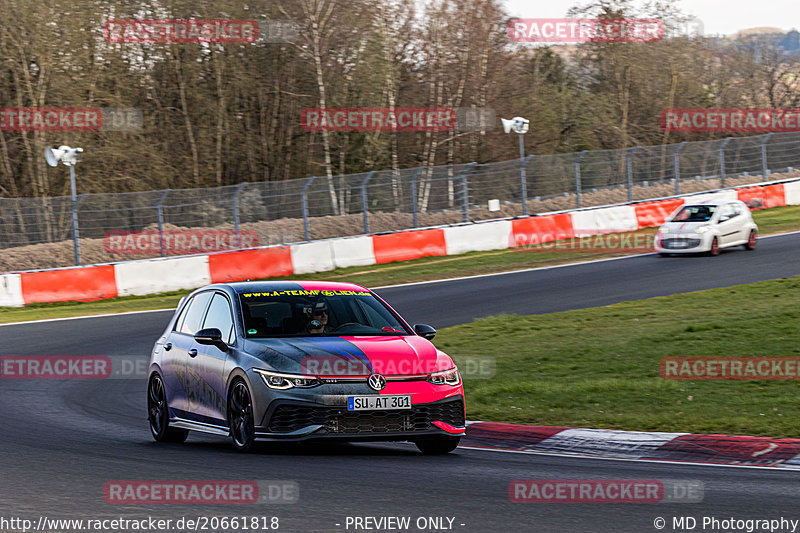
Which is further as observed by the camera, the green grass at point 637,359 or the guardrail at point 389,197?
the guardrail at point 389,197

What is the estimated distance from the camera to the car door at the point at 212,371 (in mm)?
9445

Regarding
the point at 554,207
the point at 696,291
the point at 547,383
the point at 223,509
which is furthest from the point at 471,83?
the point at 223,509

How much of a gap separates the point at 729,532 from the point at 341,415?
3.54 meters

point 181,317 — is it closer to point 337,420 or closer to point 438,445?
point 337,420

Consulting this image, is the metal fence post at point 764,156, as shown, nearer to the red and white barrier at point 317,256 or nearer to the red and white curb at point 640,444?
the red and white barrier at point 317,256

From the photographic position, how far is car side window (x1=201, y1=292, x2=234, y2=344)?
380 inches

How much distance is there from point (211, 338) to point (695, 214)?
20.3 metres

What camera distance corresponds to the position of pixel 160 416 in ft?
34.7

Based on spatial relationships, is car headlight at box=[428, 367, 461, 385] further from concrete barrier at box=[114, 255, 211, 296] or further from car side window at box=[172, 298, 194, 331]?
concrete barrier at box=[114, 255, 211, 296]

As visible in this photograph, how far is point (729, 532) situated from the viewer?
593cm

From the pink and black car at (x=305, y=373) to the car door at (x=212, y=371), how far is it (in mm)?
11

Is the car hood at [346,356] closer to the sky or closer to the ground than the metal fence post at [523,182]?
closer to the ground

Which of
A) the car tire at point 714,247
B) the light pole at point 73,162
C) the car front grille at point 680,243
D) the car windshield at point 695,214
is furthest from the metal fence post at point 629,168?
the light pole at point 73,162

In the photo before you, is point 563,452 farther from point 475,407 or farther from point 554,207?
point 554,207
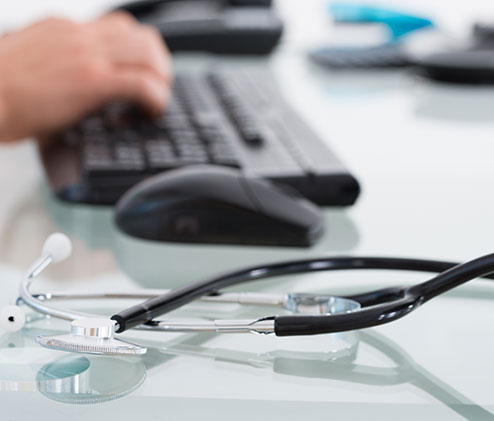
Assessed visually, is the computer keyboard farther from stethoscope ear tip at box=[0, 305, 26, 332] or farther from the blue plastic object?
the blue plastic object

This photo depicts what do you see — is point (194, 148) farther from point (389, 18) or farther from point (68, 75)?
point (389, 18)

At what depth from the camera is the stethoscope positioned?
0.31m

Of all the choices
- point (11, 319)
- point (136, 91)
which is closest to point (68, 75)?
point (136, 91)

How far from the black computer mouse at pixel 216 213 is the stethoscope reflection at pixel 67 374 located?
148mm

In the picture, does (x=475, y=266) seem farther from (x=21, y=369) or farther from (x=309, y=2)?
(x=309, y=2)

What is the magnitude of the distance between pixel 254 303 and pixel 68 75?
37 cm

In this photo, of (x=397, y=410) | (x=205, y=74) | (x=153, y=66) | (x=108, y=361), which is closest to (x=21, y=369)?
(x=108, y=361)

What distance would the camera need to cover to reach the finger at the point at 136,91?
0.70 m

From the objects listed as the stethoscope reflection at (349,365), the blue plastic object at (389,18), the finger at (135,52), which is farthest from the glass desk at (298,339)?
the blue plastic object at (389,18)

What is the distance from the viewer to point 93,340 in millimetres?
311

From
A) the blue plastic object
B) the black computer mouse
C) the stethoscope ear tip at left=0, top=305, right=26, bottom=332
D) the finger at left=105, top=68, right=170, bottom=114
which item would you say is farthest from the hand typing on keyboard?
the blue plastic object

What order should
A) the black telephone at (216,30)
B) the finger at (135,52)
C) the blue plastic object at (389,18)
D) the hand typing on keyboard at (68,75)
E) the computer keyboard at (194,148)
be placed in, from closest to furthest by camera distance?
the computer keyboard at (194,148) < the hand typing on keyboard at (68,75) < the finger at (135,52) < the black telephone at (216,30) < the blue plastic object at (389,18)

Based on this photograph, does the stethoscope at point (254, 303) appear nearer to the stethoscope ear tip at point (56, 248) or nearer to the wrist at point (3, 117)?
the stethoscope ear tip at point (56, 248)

#### TASK OBJECTIVE
Reproduce the listing above word for word, from its start through the line containing "20.3 metres", and include that line. Leave the pictures out.

#### EXERCISE OUTPUT
Which is further as observed by the camera, the green grass at point 637,359 or the guardrail at point 389,197?
the guardrail at point 389,197

What is the estimated distance from the camera to the car door at the point at 212,371 (in mm)?
9445

Regarding
the point at 554,207
the point at 696,291
the point at 547,383
the point at 223,509
which is furthest from the point at 471,83?
the point at 223,509

How much of a gap separates the point at 729,532 from the point at 341,415?
3.54 meters

point 181,317 — is it closer to point 337,420 or closer to point 438,445?
point 337,420

Consulting this image, is the metal fence post at point 764,156, as shown, nearer to the red and white barrier at point 317,256 or nearer to the red and white curb at point 640,444?
the red and white barrier at point 317,256

From the photographic position, how far is car side window (x1=201, y1=292, x2=234, y2=344)?
380 inches

How much distance is there from point (211, 338) to point (695, 214)?
20.3 metres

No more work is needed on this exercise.